Habr post in Russian explaining the purpose of Adet for https://habr.com/ru/post/599645/
gcloud auth application-default login --scopes=https://www.googleapis.com/auth/drive,https://www.googleapis.com/auth/cloud-platform,https://www.googleapis.com/auth/bigquery
Above might fail, so you can just use the
gcloud auth login --update-adc --enable-gdrive-access
gcloud config set project your_project
gcloud iam service-accounts create adet-deployment --description="adet-deployment" --display-name="adet-deployment"

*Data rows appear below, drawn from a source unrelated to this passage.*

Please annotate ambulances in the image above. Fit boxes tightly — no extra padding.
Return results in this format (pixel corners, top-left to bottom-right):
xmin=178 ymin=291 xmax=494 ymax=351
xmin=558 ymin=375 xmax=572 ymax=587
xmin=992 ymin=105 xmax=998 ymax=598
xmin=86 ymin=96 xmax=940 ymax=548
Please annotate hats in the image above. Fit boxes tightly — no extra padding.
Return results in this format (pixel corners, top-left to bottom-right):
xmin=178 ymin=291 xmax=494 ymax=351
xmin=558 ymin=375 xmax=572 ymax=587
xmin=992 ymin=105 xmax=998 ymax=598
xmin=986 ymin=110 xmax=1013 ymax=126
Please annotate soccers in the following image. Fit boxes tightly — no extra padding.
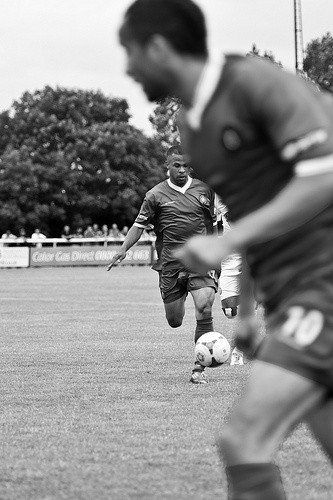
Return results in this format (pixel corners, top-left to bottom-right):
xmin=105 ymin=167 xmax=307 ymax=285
xmin=195 ymin=331 xmax=230 ymax=368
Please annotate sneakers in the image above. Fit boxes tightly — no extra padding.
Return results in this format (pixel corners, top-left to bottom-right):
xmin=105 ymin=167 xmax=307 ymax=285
xmin=191 ymin=371 xmax=209 ymax=383
xmin=230 ymin=349 xmax=244 ymax=365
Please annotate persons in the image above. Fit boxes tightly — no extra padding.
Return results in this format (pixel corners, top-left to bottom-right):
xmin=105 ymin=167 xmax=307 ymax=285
xmin=213 ymin=191 xmax=255 ymax=367
xmin=119 ymin=0 xmax=333 ymax=500
xmin=107 ymin=145 xmax=219 ymax=384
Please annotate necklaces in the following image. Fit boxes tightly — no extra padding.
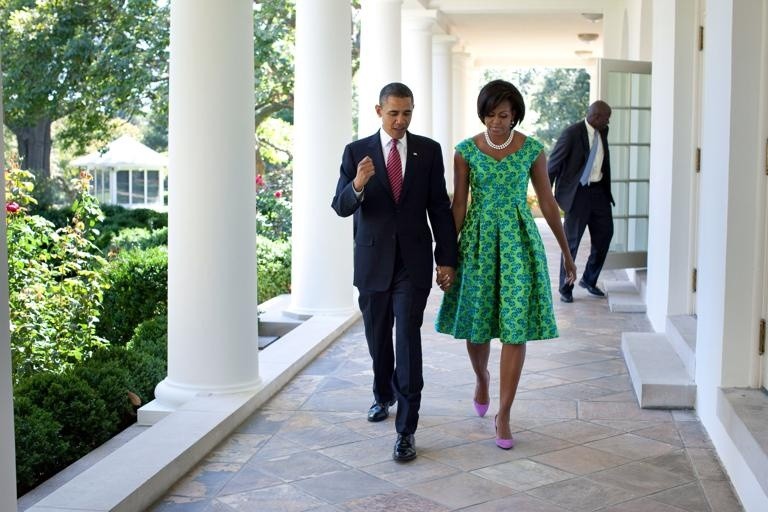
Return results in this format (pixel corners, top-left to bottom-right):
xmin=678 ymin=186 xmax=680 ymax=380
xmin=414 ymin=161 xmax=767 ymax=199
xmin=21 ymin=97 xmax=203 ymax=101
xmin=482 ymin=128 xmax=516 ymax=150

Upload Demo Adet config.xls to the Google Drive and convert it to the Google Sheets format
Grant adet-deployment service account viewers access to the Google Sheets
copy tf/variables.tf.example to the variables.tf and write your infrastructure parameters
deploy the infrastructure
cd tf
terraform init
terraform apply
During the apply, some API might not be enabled yet : BigQuery DataTransfer Service. Just follow the links from terraform error report and enable required APIs and re-run apply
Sometimes you have to analyze the high-order data (averages and other), which are relying on other data. In this case,
when data is absent for some date, Adet has nothing to analyze - the is no subject for analysis. For example, if there
are no sales of particular good for some day, but in present day there was a bunch of sales, Adet will not react on this
because there is no record in timeseries. To solve this problem, you need to fill such data with zeroes (e.g. fill the
gaps). The function adet_no_gaps_view_ddl
is to help with this task.
The call example:
select adet.adet_no_gaps_view_ddl("GroupingColumn1, GroupingColumn2", "metric_column", "date_column", min_metric, 'data_source').ddl
Will return the DDL for the view where data are grouped by GroupingColumn1 and GroupingColumn2, with gaps in metric_column, filled with zeros in each group.

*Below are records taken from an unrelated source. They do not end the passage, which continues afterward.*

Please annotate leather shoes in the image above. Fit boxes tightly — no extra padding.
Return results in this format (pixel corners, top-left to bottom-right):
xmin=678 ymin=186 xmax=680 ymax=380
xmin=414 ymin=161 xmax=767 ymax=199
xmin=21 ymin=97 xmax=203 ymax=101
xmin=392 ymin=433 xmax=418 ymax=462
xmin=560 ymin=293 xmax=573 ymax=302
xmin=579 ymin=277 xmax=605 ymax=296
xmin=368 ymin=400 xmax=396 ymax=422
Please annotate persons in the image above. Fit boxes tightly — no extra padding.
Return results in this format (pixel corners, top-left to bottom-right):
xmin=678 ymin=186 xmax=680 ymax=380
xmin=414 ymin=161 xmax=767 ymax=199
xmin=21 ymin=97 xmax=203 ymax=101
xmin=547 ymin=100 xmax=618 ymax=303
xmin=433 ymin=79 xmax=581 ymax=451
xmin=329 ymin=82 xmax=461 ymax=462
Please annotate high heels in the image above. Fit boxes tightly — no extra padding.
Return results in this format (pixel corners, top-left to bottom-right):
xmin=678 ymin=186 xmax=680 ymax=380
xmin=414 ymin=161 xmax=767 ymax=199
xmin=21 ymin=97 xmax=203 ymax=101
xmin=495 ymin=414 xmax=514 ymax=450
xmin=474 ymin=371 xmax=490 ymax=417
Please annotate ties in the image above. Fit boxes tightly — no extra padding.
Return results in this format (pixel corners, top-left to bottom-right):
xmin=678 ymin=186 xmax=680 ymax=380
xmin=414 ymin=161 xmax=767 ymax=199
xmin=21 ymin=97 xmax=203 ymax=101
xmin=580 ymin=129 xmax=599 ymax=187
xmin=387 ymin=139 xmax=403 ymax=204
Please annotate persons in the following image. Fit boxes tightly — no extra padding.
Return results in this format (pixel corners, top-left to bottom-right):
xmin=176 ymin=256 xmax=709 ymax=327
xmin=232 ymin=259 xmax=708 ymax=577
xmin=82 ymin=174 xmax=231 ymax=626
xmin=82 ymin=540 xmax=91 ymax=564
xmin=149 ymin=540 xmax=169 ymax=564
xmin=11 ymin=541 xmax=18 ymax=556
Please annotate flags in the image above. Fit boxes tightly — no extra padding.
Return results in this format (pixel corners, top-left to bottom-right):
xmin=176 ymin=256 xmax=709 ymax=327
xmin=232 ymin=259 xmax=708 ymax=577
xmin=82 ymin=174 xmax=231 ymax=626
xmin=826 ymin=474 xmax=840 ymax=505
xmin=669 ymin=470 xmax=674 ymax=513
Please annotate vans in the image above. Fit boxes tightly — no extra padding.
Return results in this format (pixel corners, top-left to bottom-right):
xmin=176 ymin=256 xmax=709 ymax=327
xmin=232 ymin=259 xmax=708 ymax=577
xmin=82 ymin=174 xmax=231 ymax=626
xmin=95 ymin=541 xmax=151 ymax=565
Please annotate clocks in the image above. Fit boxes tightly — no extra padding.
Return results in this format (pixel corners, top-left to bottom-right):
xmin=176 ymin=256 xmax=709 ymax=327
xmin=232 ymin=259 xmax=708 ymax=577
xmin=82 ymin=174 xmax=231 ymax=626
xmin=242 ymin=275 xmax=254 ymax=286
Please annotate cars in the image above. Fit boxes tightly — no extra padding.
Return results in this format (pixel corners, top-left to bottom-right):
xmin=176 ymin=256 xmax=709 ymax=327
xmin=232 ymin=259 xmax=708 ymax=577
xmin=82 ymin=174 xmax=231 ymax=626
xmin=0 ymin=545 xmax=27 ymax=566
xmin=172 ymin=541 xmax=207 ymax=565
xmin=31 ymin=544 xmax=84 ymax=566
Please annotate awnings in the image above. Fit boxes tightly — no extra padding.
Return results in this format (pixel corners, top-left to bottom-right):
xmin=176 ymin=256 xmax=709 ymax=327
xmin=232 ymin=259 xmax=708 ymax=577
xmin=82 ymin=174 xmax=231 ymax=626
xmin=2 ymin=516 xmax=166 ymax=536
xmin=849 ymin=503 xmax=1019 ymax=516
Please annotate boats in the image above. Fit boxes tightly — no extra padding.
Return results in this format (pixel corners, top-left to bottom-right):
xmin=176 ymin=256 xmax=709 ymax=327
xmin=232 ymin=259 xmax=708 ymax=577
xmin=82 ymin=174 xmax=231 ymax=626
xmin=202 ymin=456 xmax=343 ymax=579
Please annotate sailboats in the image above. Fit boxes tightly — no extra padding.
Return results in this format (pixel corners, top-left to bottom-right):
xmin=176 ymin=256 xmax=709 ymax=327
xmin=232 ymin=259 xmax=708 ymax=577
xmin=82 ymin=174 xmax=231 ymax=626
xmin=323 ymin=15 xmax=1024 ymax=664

Lower-order metric in some groups might not be worthy to analyze. When for some good you run 1K sales/daily,
and for others - 1-3 in week, it could be good choice to remove
these low-sale groups from the analysis for the matter of saving money on ML charges and reduce type 1 errors amount.

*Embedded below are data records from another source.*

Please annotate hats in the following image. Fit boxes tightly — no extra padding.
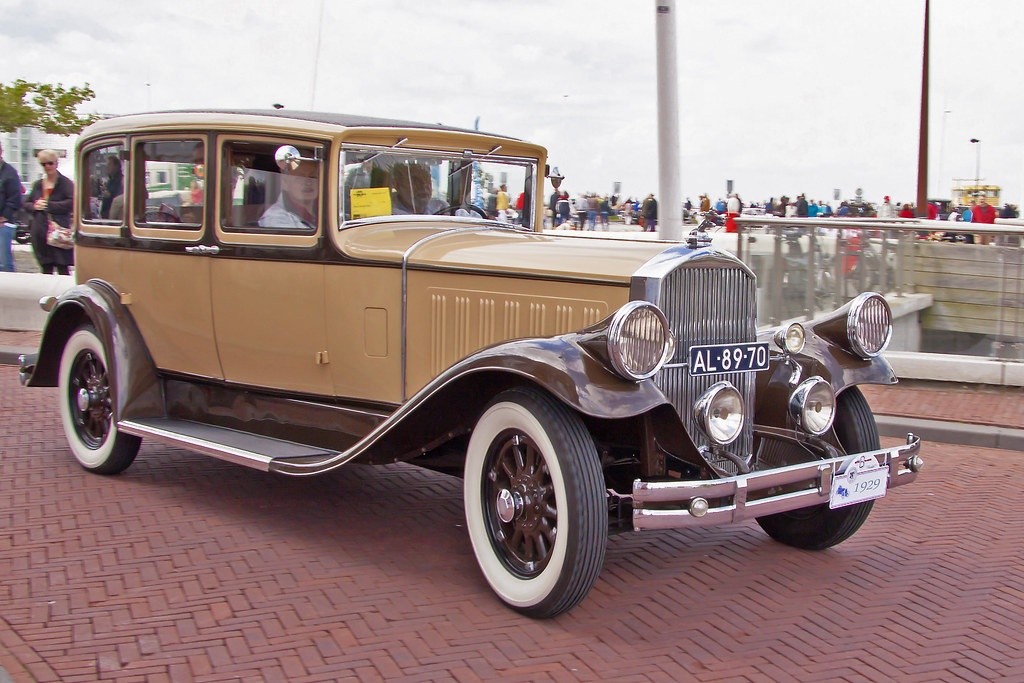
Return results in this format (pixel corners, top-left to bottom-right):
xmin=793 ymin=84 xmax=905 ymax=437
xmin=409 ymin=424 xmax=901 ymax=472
xmin=798 ymin=192 xmax=805 ymax=198
xmin=884 ymin=195 xmax=889 ymax=201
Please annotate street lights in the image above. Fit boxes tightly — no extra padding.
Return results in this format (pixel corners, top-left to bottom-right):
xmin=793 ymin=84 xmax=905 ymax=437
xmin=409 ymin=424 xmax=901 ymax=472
xmin=970 ymin=138 xmax=981 ymax=188
xmin=936 ymin=109 xmax=952 ymax=199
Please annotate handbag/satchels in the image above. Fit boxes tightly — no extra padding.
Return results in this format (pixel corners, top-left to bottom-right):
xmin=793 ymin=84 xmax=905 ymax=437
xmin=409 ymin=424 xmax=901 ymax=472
xmin=46 ymin=221 xmax=74 ymax=250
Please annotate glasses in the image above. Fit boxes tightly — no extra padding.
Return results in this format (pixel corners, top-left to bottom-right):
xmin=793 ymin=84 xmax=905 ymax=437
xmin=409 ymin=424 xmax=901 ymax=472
xmin=41 ymin=162 xmax=53 ymax=167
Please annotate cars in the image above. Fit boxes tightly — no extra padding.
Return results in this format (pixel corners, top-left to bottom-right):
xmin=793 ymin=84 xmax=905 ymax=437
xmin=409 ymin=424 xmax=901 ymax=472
xmin=17 ymin=106 xmax=924 ymax=620
xmin=144 ymin=160 xmax=205 ymax=225
xmin=16 ymin=188 xmax=32 ymax=245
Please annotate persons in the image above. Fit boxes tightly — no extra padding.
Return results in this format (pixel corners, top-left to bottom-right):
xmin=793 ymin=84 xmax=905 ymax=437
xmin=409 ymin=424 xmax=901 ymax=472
xmin=575 ymin=192 xmax=611 ymax=231
xmin=896 ymin=202 xmax=919 ymax=218
xmin=256 ymin=150 xmax=319 ymax=228
xmin=624 ymin=194 xmax=658 ymax=232
xmin=489 ymin=184 xmax=509 ymax=223
xmin=928 ymin=192 xmax=996 ymax=223
xmin=0 ymin=142 xmax=23 ymax=272
xmin=687 ymin=201 xmax=691 ymax=210
xmin=550 ymin=190 xmax=570 ymax=229
xmin=1001 ymin=203 xmax=1017 ymax=218
xmin=750 ymin=203 xmax=759 ymax=208
xmin=766 ymin=196 xmax=831 ymax=234
xmin=700 ymin=194 xmax=710 ymax=211
xmin=392 ymin=162 xmax=497 ymax=220
xmin=716 ymin=193 xmax=742 ymax=216
xmin=192 ymin=181 xmax=203 ymax=204
xmin=23 ymin=149 xmax=75 ymax=275
xmin=91 ymin=156 xmax=124 ymax=218
xmin=837 ymin=201 xmax=877 ymax=218
xmin=878 ymin=195 xmax=896 ymax=218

But, when some outsider became high-seller, it should be analyzed. For such case, the min_metric
argument is used.
Specify the minimum metric to include in the analysis.
When metric in some group reaches the minimum threshold, all past metrics in timeline for this group will be included.
module "adet" {
source = "git::https://github.com/GFNRussia/bq-adet.git//tf"
dataset_id = "adet"
location = "EU" #or another location
config_file_id = "https://docs.google.com/spreadsheets/d/rest of the sheets url"
project_id = "google project id"
region = "europe-west1"
service_account_email = "adet-deployment@YOURPROJECTID.iam.gserviceaccount.com"
}